Vorliegender Bericht:
——————

Als Folge liegt in Venezuela in 60 % der Fälle der Hausvorstand in Händen von Frauen. Viele von ihnen sind Alleinerziehende. Sie können kaum Arbeit finden, weil sie sich um minderjährige Kinder kümmern müssen. Auch gibt es im Land inzwischen viele ältere Frauen, die für Enkelkinder im Schulalter sorgen. 2021 hatte nur 1/3 der venezolanischen Frauen Arbeit. Das sind noch einmal 10 % weniger als 2020.
Genaue Zahlen zur Auswanderung fehlen, denn die venezolanische Regierung informiert nicht über die Flucht vieler Einwohner. Schätzungsweise haben seit 2015 mehr als fünf Millionen Venezolaner das Land verlassen.
Pandemie
Die politische und institutionelle Krise beschleunigt die Coronapandemie. Es gibt auch in diesem Fall keine gesicherten Daten. Scheinbar wurden die Quarantänemaßnahmen auch dazu genutzt, die Bevölkerung zu kontrollieren und den Mangel an Benzin zu vertuschen.
Die Gesundheitsversorgung ist auf ein Minimum reduziert. Es gibt kein Impfprogramm. Trotzdem beschloss die Regierung, die Schulen wieder zu öffnen. Im November/Dezember sollen alle Beschränkungen aufgehoben werden. “Wir machen uns große Sorgen, dass uns Corona in den kommenden Wochen in eine totale humanitäre Katastrophe führt”, schreibt Pfarrer Gerardo Hands von der lutherischen Gemeinde in Valencia.
In der Backstube von Casa Hogar |
Casa Hogar
Die Pandemie hat auch das Kinderheim Casa Hogar der lutherischen Gemeinde in Valencia von der Außenwelt isoliert. Trotzdem leben die Kinder und Jugendlichen nach wie vor beinahe ihren normalen Alltag. Der Unterricht fand lange nur digital statt, dennoch konnten auf dem Gelände Aktivitäten wie Musik, Sport und Lesestunden sowie die normalen täglichen Arbeiten durchgeführt werden.
“Gott sei Dank, werden wir durch unsere Freunde im Ausland unterstützt, die dafür sorgen, dass wir Lebensmittel, Kleidung und Gesundheitsversorgung haben. Derzeit sind elf Kinder bei uns. Sechs sind im Schulalter. Drei haben in diesem Jahr ihr Abitur gemacht, zwei studieren inzwischen am Konservatorium des Bundesstaates Carabobo Tuba und Cello. Die Hauseltern haben ihnen dafür ein Stipendium organisiert. Bisher hat sich kein Kind mit Corona angesteckt. Wir halten die Hygienemaßnahmen auch sehr sorgfältig ein”, beschreibt Elizabeth Pérez de Hands die Situation im Kinderheim. Sie kann der Situation etwas Gutes abgewinnen: „Wir hatten mehr Zeit für Bibelstudium und Gebet, christliche Filme und Ruhe.“ Die Ausbildung im Bäckereihandwerk in der Backstube des Kinderheims wurde fortgesetzt und verbindet das Nützliche mit dem Spaß.

——————

(Daten zur räumlichen Verortung)
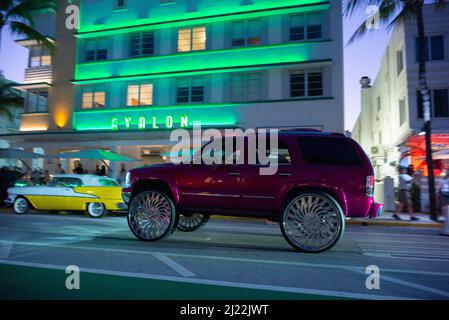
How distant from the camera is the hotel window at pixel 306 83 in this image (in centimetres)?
1947

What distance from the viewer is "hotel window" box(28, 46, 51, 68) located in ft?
81.5

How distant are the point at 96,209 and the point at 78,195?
0.76 metres

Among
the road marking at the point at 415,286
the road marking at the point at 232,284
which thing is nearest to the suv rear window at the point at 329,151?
the road marking at the point at 415,286

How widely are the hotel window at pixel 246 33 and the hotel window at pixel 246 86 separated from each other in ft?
5.88

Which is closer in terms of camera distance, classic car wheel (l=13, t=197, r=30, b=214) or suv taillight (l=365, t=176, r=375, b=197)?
suv taillight (l=365, t=176, r=375, b=197)

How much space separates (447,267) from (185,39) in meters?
19.6

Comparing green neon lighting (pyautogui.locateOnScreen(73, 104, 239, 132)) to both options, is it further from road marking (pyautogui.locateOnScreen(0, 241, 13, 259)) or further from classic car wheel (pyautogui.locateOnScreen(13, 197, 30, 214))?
road marking (pyautogui.locateOnScreen(0, 241, 13, 259))

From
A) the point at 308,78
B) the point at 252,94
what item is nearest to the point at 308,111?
the point at 308,78

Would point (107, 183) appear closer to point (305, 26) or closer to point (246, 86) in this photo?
point (246, 86)

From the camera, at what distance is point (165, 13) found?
22.3 m

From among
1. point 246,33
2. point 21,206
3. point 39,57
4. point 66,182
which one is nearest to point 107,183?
point 66,182

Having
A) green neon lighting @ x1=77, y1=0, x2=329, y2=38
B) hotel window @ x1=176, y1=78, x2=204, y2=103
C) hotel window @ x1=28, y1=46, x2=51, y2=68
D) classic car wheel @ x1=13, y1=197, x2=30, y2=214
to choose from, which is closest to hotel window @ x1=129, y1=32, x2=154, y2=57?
green neon lighting @ x1=77, y1=0, x2=329, y2=38

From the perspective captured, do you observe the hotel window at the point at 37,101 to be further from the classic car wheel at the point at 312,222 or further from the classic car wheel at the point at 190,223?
the classic car wheel at the point at 312,222

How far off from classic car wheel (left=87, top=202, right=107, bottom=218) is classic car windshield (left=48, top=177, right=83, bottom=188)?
33.0 inches
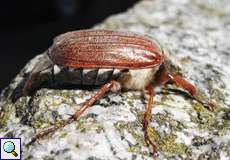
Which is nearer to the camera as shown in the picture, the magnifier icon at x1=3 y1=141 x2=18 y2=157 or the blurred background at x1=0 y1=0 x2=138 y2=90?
the magnifier icon at x1=3 y1=141 x2=18 y2=157

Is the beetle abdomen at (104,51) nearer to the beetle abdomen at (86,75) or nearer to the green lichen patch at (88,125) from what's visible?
the beetle abdomen at (86,75)

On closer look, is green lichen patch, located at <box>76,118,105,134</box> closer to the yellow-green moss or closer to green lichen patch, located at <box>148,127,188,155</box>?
green lichen patch, located at <box>148,127,188,155</box>

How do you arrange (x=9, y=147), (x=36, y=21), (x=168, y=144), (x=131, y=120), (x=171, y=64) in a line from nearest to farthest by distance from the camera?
(x=9, y=147), (x=168, y=144), (x=131, y=120), (x=171, y=64), (x=36, y=21)

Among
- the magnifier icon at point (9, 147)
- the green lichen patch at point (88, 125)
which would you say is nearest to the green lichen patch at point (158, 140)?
the green lichen patch at point (88, 125)

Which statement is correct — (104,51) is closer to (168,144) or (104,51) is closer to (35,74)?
(35,74)

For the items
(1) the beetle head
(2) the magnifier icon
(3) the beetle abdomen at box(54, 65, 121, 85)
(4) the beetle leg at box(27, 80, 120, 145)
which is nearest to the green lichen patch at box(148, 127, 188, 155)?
(4) the beetle leg at box(27, 80, 120, 145)

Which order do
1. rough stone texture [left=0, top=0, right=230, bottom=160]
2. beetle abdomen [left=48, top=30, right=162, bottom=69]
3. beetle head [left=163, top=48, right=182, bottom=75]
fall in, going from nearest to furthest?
rough stone texture [left=0, top=0, right=230, bottom=160]
beetle abdomen [left=48, top=30, right=162, bottom=69]
beetle head [left=163, top=48, right=182, bottom=75]

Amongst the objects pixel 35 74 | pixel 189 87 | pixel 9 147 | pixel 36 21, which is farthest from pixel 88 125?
pixel 36 21
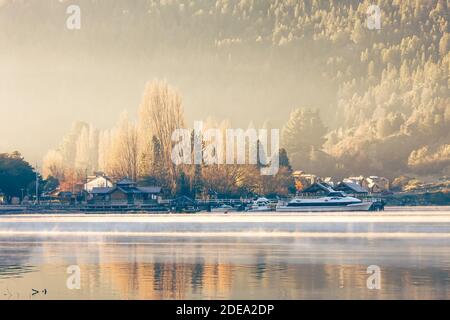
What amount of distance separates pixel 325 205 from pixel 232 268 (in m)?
129

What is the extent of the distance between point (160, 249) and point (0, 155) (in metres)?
121

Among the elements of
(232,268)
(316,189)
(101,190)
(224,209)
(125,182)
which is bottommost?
(232,268)

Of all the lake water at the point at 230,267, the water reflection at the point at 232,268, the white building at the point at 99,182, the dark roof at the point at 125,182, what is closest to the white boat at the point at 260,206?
the dark roof at the point at 125,182

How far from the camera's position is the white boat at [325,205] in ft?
506

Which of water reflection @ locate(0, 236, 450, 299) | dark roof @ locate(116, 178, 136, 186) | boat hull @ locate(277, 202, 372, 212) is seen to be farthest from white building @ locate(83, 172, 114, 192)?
water reflection @ locate(0, 236, 450, 299)

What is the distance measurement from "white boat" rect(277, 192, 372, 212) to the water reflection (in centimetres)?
10102

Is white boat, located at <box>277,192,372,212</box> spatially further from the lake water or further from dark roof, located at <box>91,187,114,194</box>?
the lake water

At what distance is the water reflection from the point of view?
93.6 feet

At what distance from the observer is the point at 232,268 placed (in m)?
35.8

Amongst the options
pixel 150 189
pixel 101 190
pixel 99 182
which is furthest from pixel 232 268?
pixel 99 182

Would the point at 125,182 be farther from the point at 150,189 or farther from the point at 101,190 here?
the point at 101,190
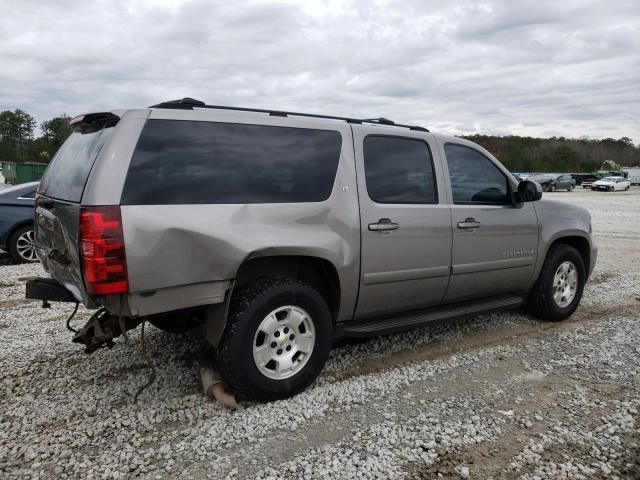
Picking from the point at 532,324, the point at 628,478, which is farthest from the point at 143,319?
the point at 532,324

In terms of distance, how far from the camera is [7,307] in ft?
18.5

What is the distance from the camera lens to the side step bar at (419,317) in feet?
12.6

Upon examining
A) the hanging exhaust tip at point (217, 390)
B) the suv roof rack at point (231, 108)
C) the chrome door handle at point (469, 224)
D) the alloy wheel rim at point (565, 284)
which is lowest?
the hanging exhaust tip at point (217, 390)

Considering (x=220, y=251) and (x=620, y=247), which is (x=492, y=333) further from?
(x=620, y=247)

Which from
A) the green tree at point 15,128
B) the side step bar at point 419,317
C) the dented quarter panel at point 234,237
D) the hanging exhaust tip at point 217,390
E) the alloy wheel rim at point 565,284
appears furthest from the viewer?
the green tree at point 15,128

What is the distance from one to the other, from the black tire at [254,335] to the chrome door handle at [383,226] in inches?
25.8

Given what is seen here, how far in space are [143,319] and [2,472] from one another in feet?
3.49

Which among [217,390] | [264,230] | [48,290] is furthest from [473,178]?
[48,290]

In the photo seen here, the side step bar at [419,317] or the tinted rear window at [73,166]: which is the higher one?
the tinted rear window at [73,166]

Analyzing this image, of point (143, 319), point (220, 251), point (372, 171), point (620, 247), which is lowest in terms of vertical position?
point (620, 247)

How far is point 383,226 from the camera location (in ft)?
12.4

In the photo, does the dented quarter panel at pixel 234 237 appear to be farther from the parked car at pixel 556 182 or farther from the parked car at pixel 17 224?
the parked car at pixel 556 182

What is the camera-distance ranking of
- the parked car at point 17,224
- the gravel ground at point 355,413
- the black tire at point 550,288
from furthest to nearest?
the parked car at point 17,224 → the black tire at point 550,288 → the gravel ground at point 355,413

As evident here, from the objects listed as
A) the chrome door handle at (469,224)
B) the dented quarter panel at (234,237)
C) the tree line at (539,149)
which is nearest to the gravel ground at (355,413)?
the dented quarter panel at (234,237)
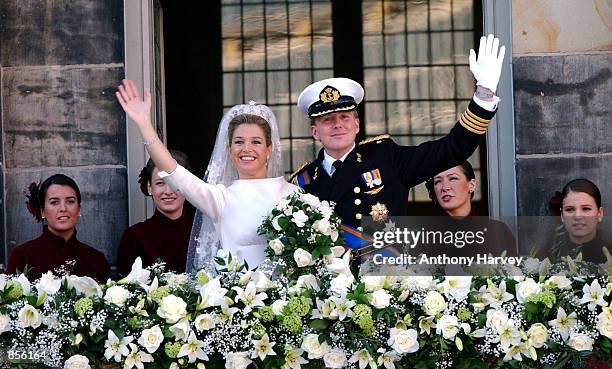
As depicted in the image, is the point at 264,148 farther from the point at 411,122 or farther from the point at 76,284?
the point at 411,122

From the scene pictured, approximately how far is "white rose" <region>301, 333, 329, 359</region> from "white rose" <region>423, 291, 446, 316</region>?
0.41 m

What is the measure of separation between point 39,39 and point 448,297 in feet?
11.0

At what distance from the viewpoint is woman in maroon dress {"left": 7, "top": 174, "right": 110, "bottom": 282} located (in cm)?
627

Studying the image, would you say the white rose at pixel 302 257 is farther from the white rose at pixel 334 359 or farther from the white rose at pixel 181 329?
the white rose at pixel 181 329

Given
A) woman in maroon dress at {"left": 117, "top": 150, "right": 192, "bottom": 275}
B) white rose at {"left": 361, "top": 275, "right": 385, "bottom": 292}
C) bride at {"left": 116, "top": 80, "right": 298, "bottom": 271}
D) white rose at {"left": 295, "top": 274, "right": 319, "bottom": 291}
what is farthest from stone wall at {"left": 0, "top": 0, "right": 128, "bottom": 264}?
white rose at {"left": 361, "top": 275, "right": 385, "bottom": 292}

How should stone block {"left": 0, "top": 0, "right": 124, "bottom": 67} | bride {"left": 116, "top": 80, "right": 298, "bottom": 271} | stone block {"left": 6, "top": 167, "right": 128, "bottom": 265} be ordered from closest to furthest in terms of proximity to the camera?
bride {"left": 116, "top": 80, "right": 298, "bottom": 271} → stone block {"left": 6, "top": 167, "right": 128, "bottom": 265} → stone block {"left": 0, "top": 0, "right": 124, "bottom": 67}

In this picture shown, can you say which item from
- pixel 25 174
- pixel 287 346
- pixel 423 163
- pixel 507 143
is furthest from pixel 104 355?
pixel 507 143

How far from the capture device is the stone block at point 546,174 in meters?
7.19

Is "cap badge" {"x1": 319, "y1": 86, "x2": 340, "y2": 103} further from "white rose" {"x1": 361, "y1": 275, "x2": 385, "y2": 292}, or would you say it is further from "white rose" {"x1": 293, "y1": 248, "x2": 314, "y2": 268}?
"white rose" {"x1": 361, "y1": 275, "x2": 385, "y2": 292}

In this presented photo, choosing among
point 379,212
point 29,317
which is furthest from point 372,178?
point 29,317

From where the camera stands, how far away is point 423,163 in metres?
5.79

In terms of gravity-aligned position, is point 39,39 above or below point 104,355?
above

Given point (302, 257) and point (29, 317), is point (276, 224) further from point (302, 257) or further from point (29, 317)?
point (29, 317)

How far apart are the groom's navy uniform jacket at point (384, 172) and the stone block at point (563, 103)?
153 cm
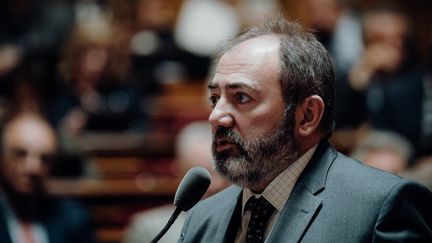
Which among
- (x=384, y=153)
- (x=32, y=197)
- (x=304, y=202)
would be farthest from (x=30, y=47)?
(x=304, y=202)

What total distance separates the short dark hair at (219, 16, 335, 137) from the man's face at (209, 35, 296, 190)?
2cm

——————

Aufgaben:
a - Gib aus dem Bericht über Venezuela den Abschnitt wortgetreu wieder, der mit den Worten „In der Backstube von“ einsetzt und mit „Arbeiten durchgeführt werden.“ aufhört.
b - Wie viele Kinder leben laut dem Bericht über Venezuela derzeit im Kinderheim Casa Hogar?
c - Schreib den Bericht über Venezuela im Anschluss an seinen letzten Satz weiter.

Erwartete Antworten:
a -
In der Backstube von Casa Hogar |
Casa Hogar
Die Pandemie hat auch das Kinderheim Casa Hogar der lutherischen Gemeinde in Valencia von der Außenwelt isoliert. Trotzdem leben die Kinder und Jugendlichen nach wie vor beinahe ihren normalen Alltag. Der Unterricht fand lange nur digital statt, dennoch konnten auf dem Gelände Aktivitäten wie Musik, Sport und Lesestunden sowie die normalen täglichen Arbeiten durchgeführt werden.

b - Derzeit leben elf Kinder im Kinderheim Casa Hogar.

c -
Im Kindergarten Casa le Amistad hat die lutherische Gemeinde die Pandemiezeit genutzt, um Erhaltungsarbeiten am Gebäude durchzuführen. In der Regel werden 25 Kinder im Alter zwischen drei und sechs Jahren betreut.
Das pastorale Team
In der Evangelisch-Lutherischen Kirche in Venezuela arbeiten gegenwärtig vier Pfarrer, eine Diakonin und eine Laienpredigerin. Von ihnen könnte der ehemalige Kirchenpräsident Akos von Puky nach 55 Dienstjahren eigentlich längst im Ruhestand sein. Auch andere arbeiten vielfach ehren- oder nebenamtlich.
Die Situation des pastoralen Teams ist prekär. Die Gemeindebeiträge reichen bei Weitem nicht aus, um die täglichen Kosten zu decken. Das monatliche Gehalt liegt zwischen 200 und 350 Dollar. Nur dank dem angebotenen Wohnraum und der regelmäßigen Unterstützung mit Lebensmitteln etc. können sie überleben. Diese prekäre Situation ist nicht hilfreich, um Pfarrnachwuchs zu gewinnen, betont Hands, der als Kirchenpräsident ehrenamtlich arbeitet und dafür monatlich einen Unkostenbeitrag erhält. “Ich danke Ihnen für Ihre Gebete und die sehr zeitnahe Solidarität, die das GAW und sein Team immer ausgezeichnet hat”, schreibt er.